İnatla buradan ayrılacak ve mezun olacak olmama dair bir yazı yazmayı erteliyorum, sürekli kafamda aynı düşünceler gidip gelse de. Sayılı gün kalmış olmasına rağmen, hala sadece kafama estiğinde şöyle bir eşya toplayıp, sonra sanki hiç gitmeyecekmişim gibi aynı şekilde koltuk görevi de gören yatağıma geri atıyorum kendimi. Dip not olarak ve aslında ruh halimle ilgili inanılmaz fazla ipucu veren laptobumu yatağa taşıma hareketi de uzun bir dönemden sonra yeniden başladı hatta. Evet, ben buraya geldiğim ilk dönemden beri, ki bu blog dünyasına girmemle yaşıttır, bir gün mezun olup buradan kurtulacağım günü bekliyorum. Ama hayır, şimdi bu zaman kapıma vurunca hokus pokus olmasını beklediğim hiçbir şeye dair açık bir görüntü bulamıyorum.
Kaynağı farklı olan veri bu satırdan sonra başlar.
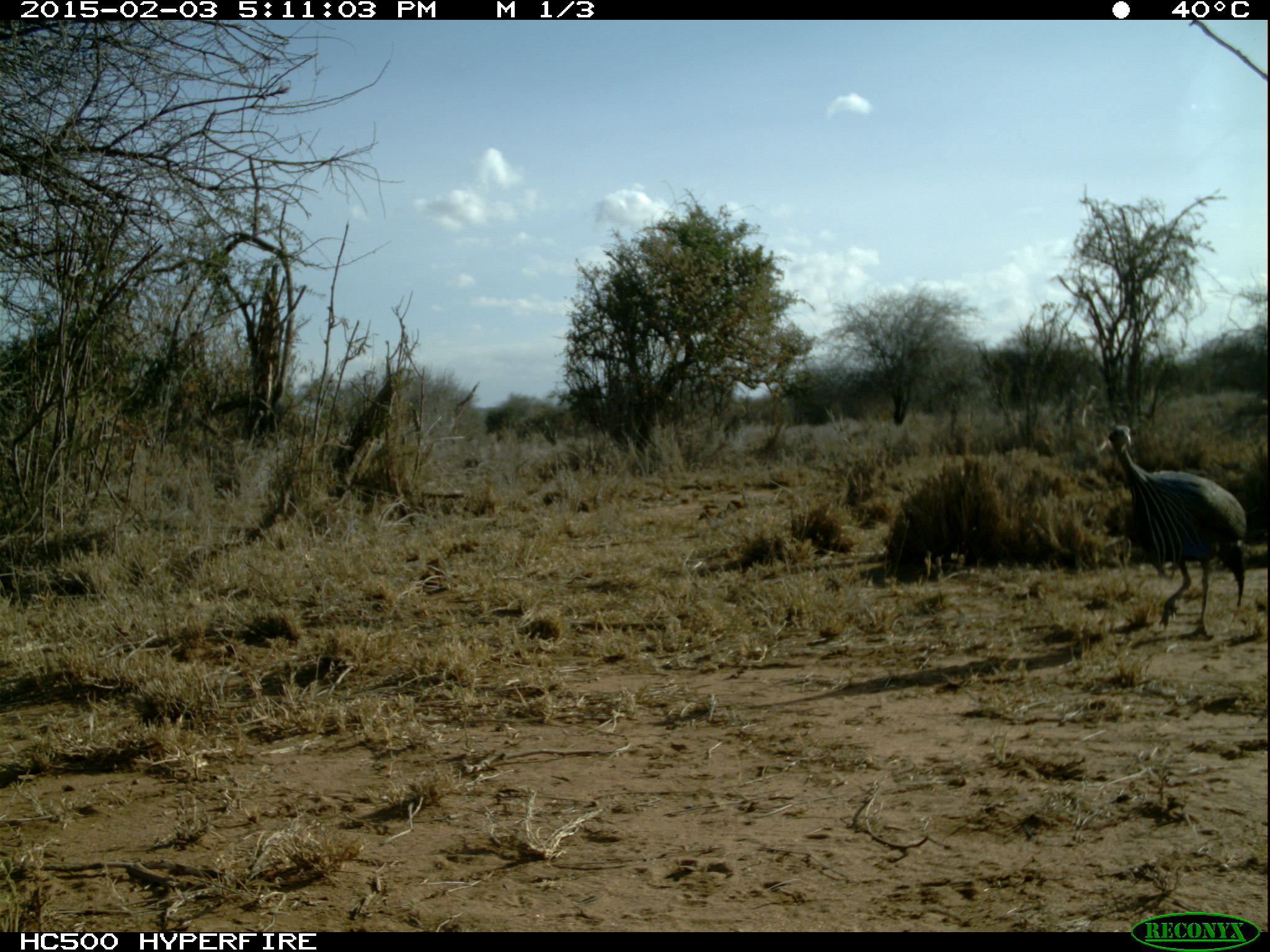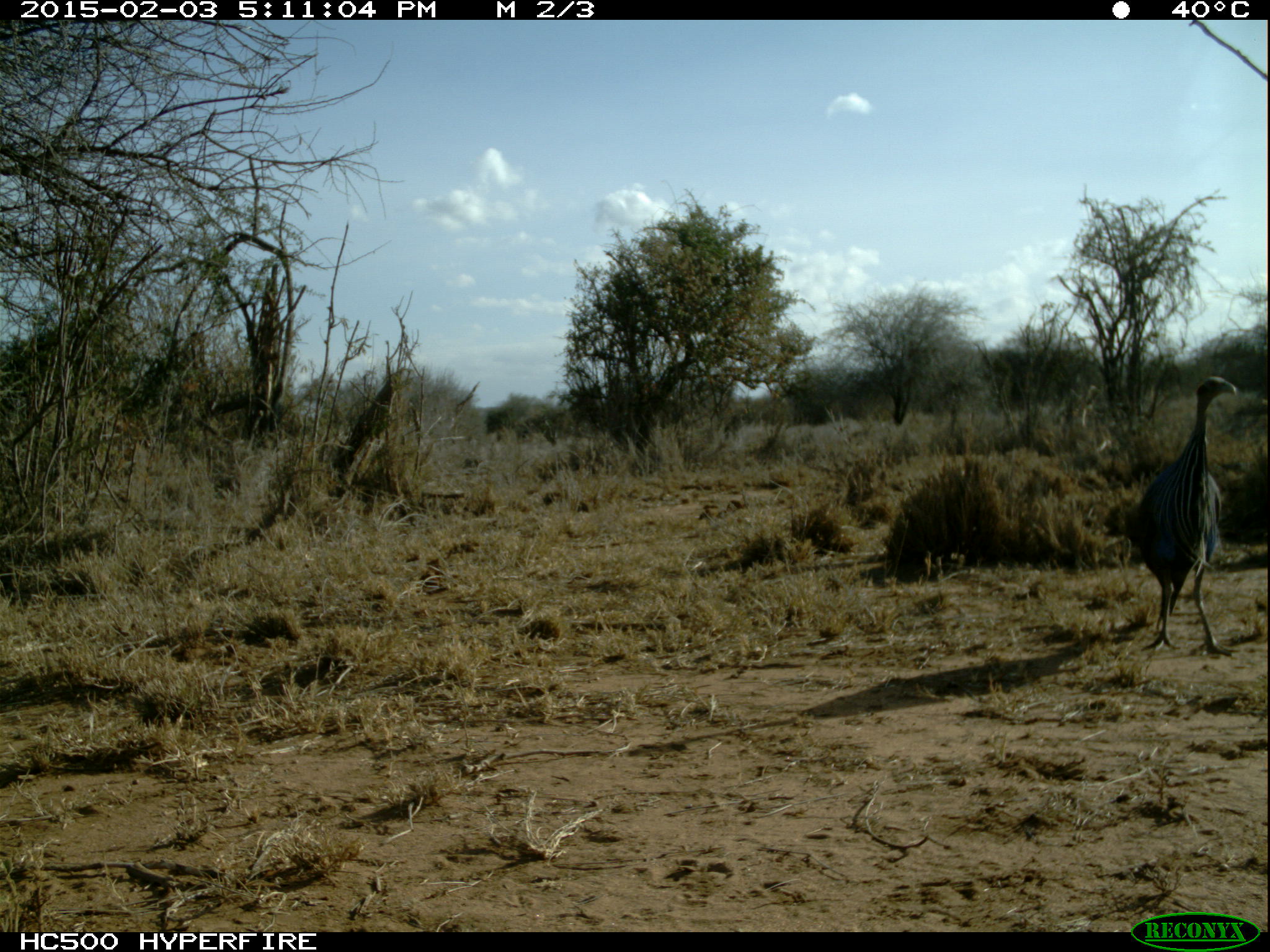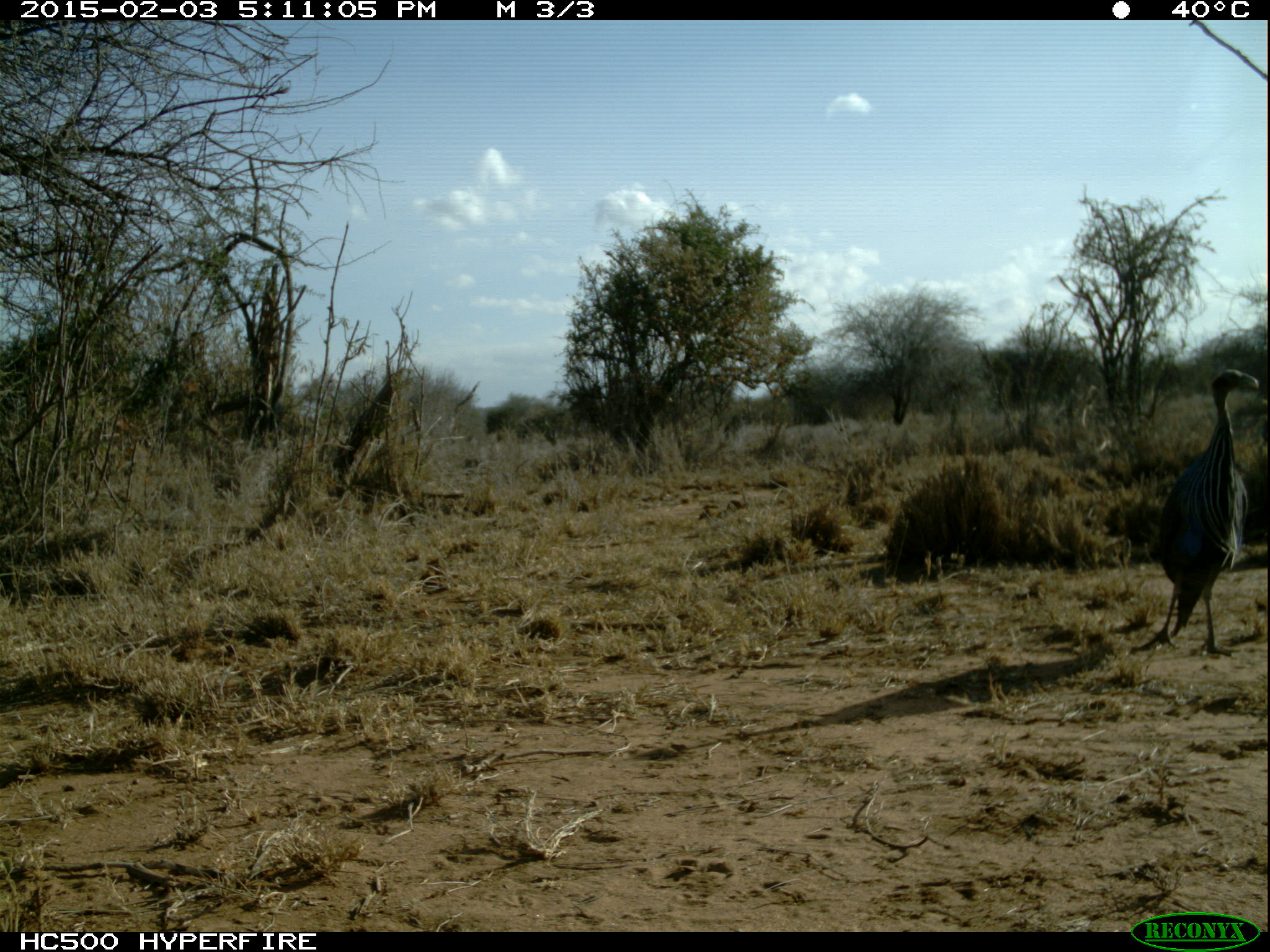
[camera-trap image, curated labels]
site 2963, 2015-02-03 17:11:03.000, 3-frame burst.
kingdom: Animalia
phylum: Chordata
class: Aves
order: Galliformes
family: Numididae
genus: Acryllium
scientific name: Acryllium vulturinum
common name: vulturine guineafowl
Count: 2.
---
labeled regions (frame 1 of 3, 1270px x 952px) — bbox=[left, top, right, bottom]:
acryllium vulturinum: bbox=[1093, 424, 1251, 636]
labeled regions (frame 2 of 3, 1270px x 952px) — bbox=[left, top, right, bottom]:
acryllium vulturinum: bbox=[1129, 375, 1239, 656]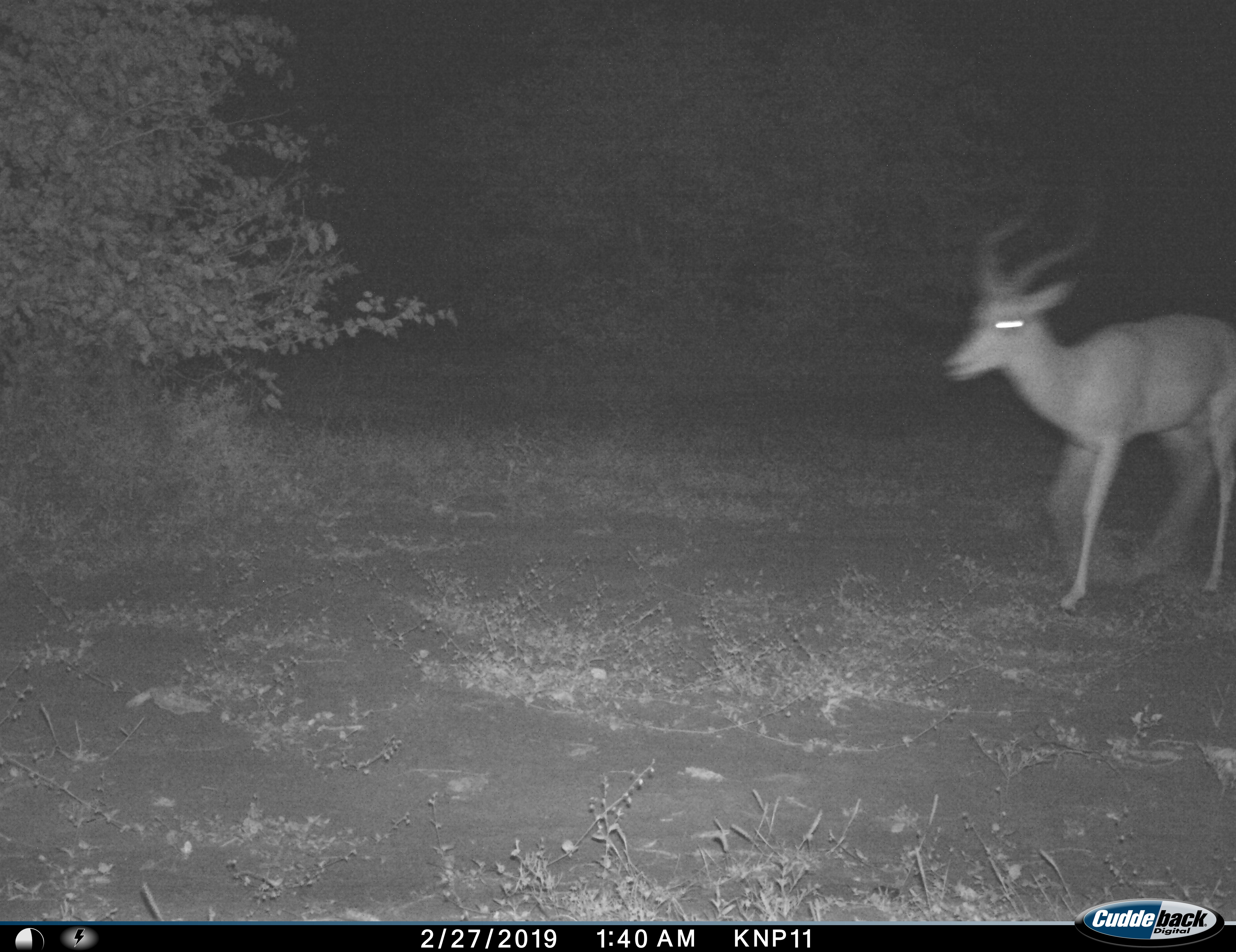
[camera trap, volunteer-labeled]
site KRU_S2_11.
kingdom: Animalia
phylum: Chordata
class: Mammalia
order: Artiodactyla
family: Bovidae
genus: Aepyceros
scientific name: Aepyceros melampus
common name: impala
Impala (Aepyceros melampus), count 1. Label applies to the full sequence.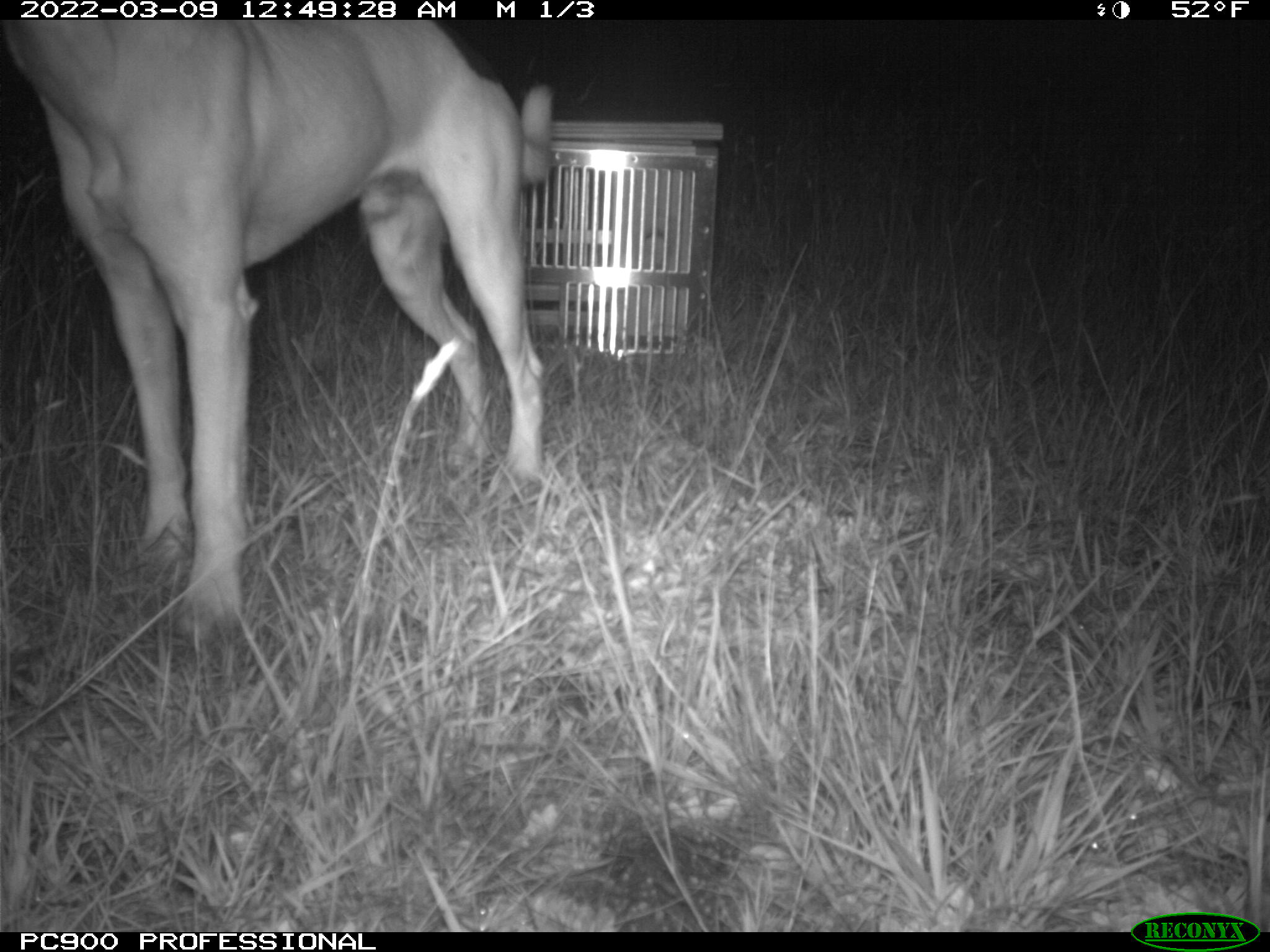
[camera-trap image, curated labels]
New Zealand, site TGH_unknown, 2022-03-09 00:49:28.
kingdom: Animalia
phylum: Chordata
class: Mammalia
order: Carnivora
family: Canidae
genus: Canis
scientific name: Canis familiaris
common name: domestic dog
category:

Öyle ki, her sene sonunda kocaman plastik torbaya tıkıştırdığım ve şüphesiz en az benim kadar ben kokan, hatta ve hatta büyük ihtimal rüyalarıma tanıklık etmişliği yüzünden beni benden daha iyi hissedebilen, yorgan-yastık-battaniye sarmalımı (evet, eşyaların bir şeyler hissedebildiği gibi düşüncelere kapıldığım zannedilenden çok daha fazla olur) artık bir sene sonra için depolamayacak olmam, içimde garip bir hüzün-boşluk sarmalına dönüşüyor. Aynı zamanda, o sarmalı bir sonraki sene için depolamayacak olmam, onların hala her zamanki hallerinde durmalarında bir sakınca olmadığını gösterdiğinden, hem tekrar dönecekmişim hissini, hem de eğer tekrar döneceksem 'o zaman niye o sarmalı hala kocaman plastik torbaya sıkıştırmadım?' sorusunu sağdan ve soldan cereyan ettiriyor; bu cereyanda kalıp, üşütüp hasta oluyorum. Eşyalarımı toplamaktan hoşlanmıyorum; bırakacağım her eşyayı bırakmanın onları 22.5 yaşıma hapsetmek olacağını bilmek ise sinirimi bozuyor.
Mesela son 7 senedir benimle olan ve artık bir tübü daha kırılmış olan renkli kum saatimin yola dayanamayacağını bilmek, 4 senedir bana bir kez bile hayır demeden fokurdaya fokurdaya su kaynatan ve burda bile anılmış olan kettle'ımın eskimiş olduğunu, prizinin bile uymayacağını farketmek, 6 sene önce bana "hoşçakal" deme gecesinden ve içinde 7 yaşımda gittiğim bir doğumgününden fotoğrafla hediye edilen -içindeki fotoğraflar zaman zaman değişse de hiç boş kalmayan ve çalışma masamın en görünen kısmında yer alan- çerçevemin artık daha da yıprandığını görmek ve bu tip bir sürü eşyamı "bırakılacak" ya da "verilecek"ler grubuna dahil etmek içimdeki 'geri dönüş' mü, 'başka bir gidiş' mi sorusunu aklıma daha çok getirip; electrical sheep'in bilgisayarı yorduğundan fazla yoruyor beynimi. 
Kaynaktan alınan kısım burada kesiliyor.